• _DOCUMENTO FUENTE_
********

Al cerrarse al amor del Padre por la desobediencia, se cierra al amor de los
hermanos por la ambición y la opresión, cerrazón que le desintegra en el pecado
y por fin la muerte. Pero el pecado no es un acontecimiento que permanezca en
su corazón. Como ser comunitario que es, el hombre irradia el pecado a la
comunidad humana y el pecado se hace pecado comunitario. Pero como la comunidad
humana está inserta en un mundo, el pecado se convierte en fuerza que configura
el mundo, es decir, en pecado cósmico, pecado del mundo. Ahora el pecado,
metido en las estructuras del montaje injusto y violento del mundo, provoca al
pecado a todos los hombres que viven en la familia humana y en la casa común
convertida ahora en campo de lucha.
¿Será
posible la esperanza? ¿Es que la gracia salida de las manos del Padre y puesta
en las manos de los hombres se desintegrará en la nada?
La mano extendida del amor inquebrantable.
“Cuando
por desobediencia perdió tu amistad, no lo abandonaste al poder de la muerte,
sino que compadecido, tendiste la mano a todos, para que te encuentre el que te
busca”
El Padre respeta que los
hijos le digan que no, que se alejen de Él y que se opriman unos a otros, pero
su mano silenciosa y amable continúa abierta. Cuando un padre ve que sus hijos
se le van de casa en una noche fría de invierno, les saca el abrigo del baúl y
se lo pone. Y les dice: cuánto lo siento, pero os continúo queriendo. Adán y
Eva estaban desnudos y tenían que salir de casa, pero el Padre viste su
desnudez con un gesto de gracia: <<Yahvé Dios hizo para el hombre y su
mujer túnicas de piel y se las vistió>> (Gén 3,21). Y si los hijos son
malos, el padre dirá a los demás: aunque lo sean, no los toquéis. Su mano les
acompañará en la intemperie. <<Entonces dijo Caín a Yahvé: “mi culpa es
demasiado grande para soportarla. Es decir, que hoy me echas de este suelo y he
de esconderme de tu presencia, convertido en vagabundo errante por la tierra y
cualquiera que me encuentre me matará”. Responde Yahvé: “Al contrario,
quienquiera que matare a Caín, lo pagará siete veces”. Y Yahvé puso una señal a
Caín, para que nadie que le encontrara le atacara>> (Gén 4, 13-15).

********

• _REGISTROS PROPORCIONADOS_
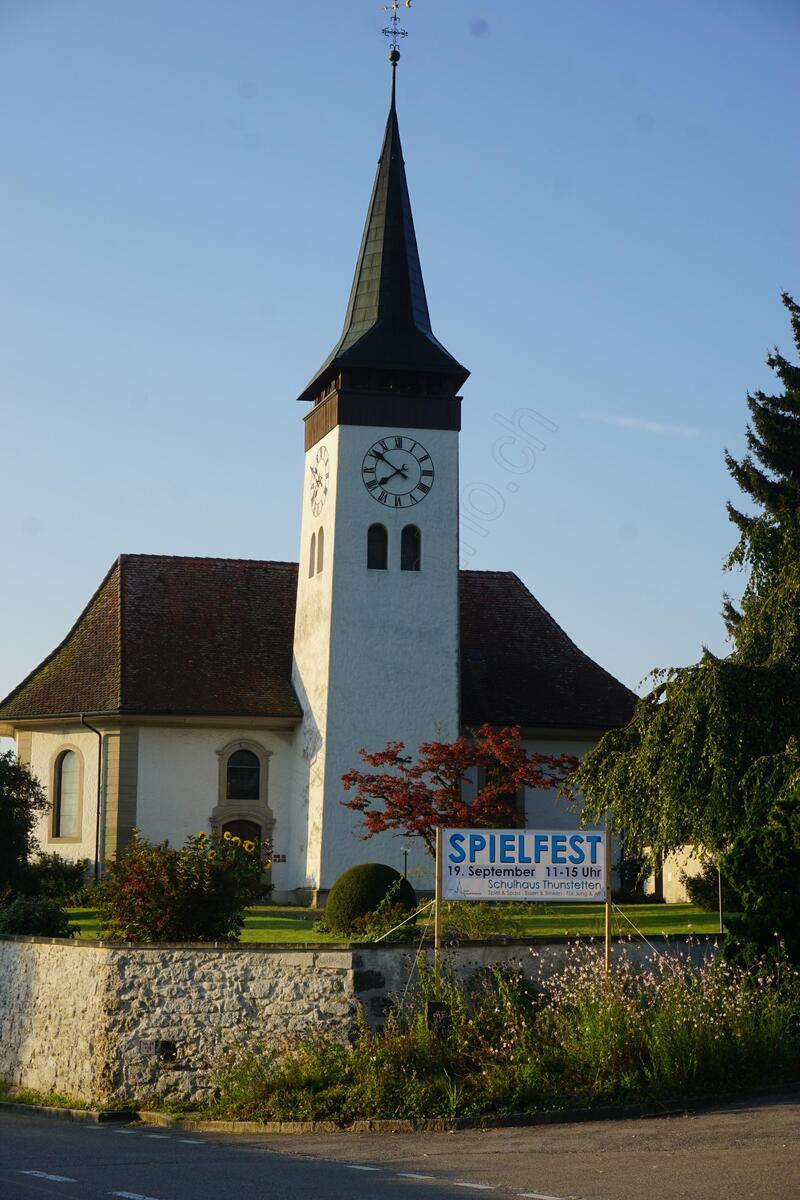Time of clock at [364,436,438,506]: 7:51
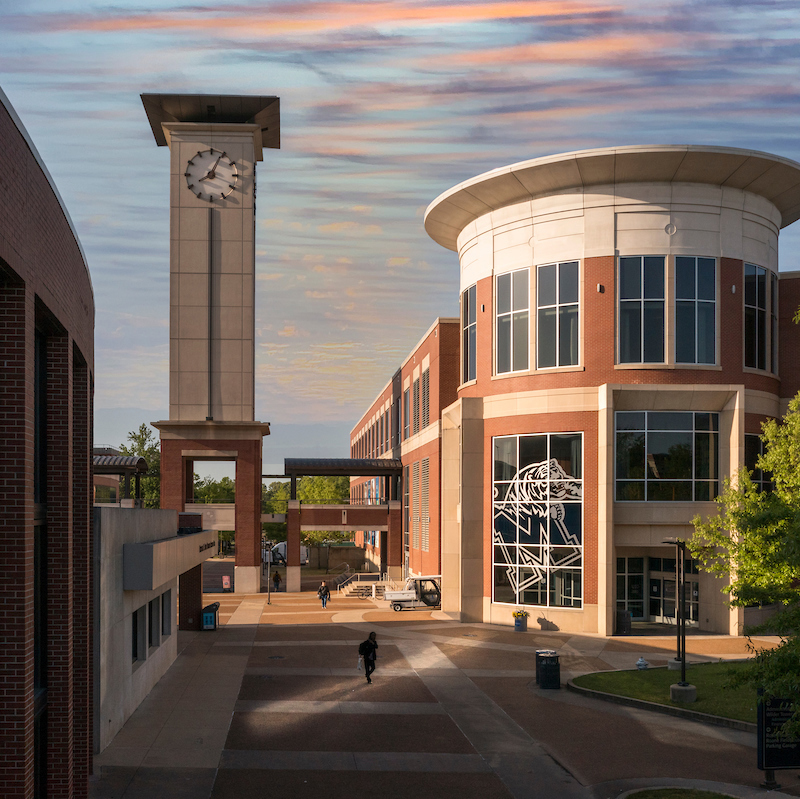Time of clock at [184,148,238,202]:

********

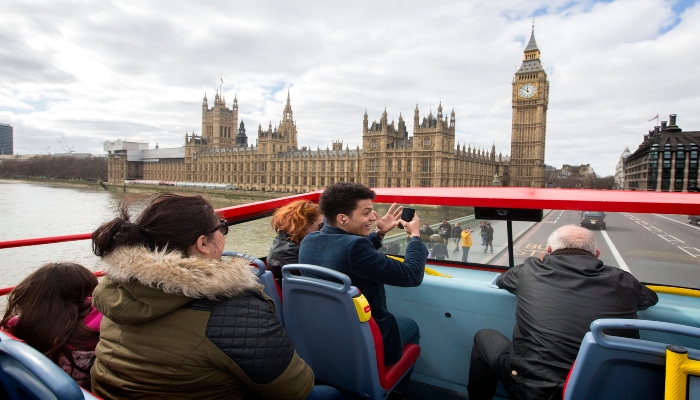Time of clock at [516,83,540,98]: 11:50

********

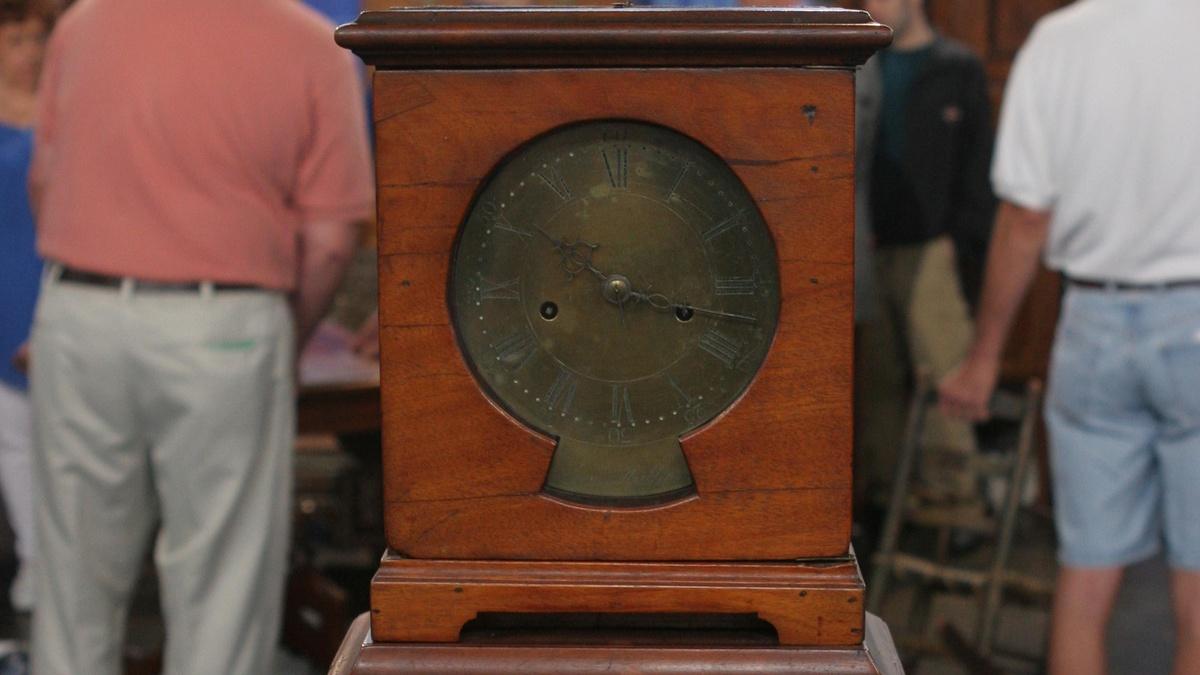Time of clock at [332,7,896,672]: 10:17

********

• _CONSIGNA ESCRITA 1_
Enumera a todos los seres humanos que se mencionan por su nombre en el documento fuente sobre el pecado y la mano tendida del Padre.
• _CONSIGNA ESCRITA 2_
Prosigue el texto sobre el pecado y la mano tendida del Padre a partir del punto en que se detiene.

• _RESULTADO DEL EJERCICIO 1_
Adán, Eva, Caín

• _RESULTADO DEL EJERCICIO 2_
Pero
al final, ¿no venció la noche? Es verdad que cuando la torre llegaba hasta el
cielo, la humanidad se desmoronaba como los sueños y las pesadillas del
amanecer. Pero a unos cuantos kilómetros de los rascacielos, en terrible
contraste con ellos, la mano poderosa del Padre salía al encuentro de un puñado
de pobres de la tierra. La llamada y la promesa a Abrahám manifiesta ahora que
su mano es ahora más fiel que nunca, más fuerte que nunca, más amorosa que
nunca. Es ahora cuando empieza a manifestarse la segunda, la nueva, la última
gracia, que llegará algún día a la plenitud de su consumación.
Jesús, el Señor, el Hijo obediente.
En
primer lugar, contemplamos a Jesús, el Hijo obediente, desde el hombre
desobediente de la vieja creación. Adán era hombre hecho a imagen del Padre,
gracia creada para darse en gracia. Pero intentó arrebatar la gracia misma del
Padre. Pretendió ser Dios, es decir, ser él mismo por sí mismo. Esta pretensión
le cierra al amor del Padre en la desobediencia y al amor de los hermanos en la
ambición. Así inicia el camino de la muerte. Jesús, en cambio, existía en forma
de Dios, era el Hijo amado del Padre, engendrado por él, como la marca de su
ser y el resplandor de su gloria (Heb 1,3). Pero no intentó arrebatar y retener
su igualdad con el Padre. Al contrario. Se entregó por entero a su proyecto de
amor. Si el hombre viejo se cerró en la desobediencia, que conduce a la
opresión, el Hombre nuevo se abrió enteramente en la obediencia que conduce a
la ofrenda hasta el vaciamiento. Si el hombre viejo inicia el camino de la
muerte, empieza a morir matando, el Hombre nuevo inaugura el camino de la vida
tomando la forma de esclavo y dejándose matar como un criminal, colgado de un
madero (Flp 2, 6-7). Visto Adán, se ilumina aún más el rostro de Jesús, el Hijo
obediente, que rechaza la tentación de separarse del amor del Padre, para
hacerse obediente hasta la muerte y muerte de cruz, consumando así su
filiación, en favor de todos sus hermanos.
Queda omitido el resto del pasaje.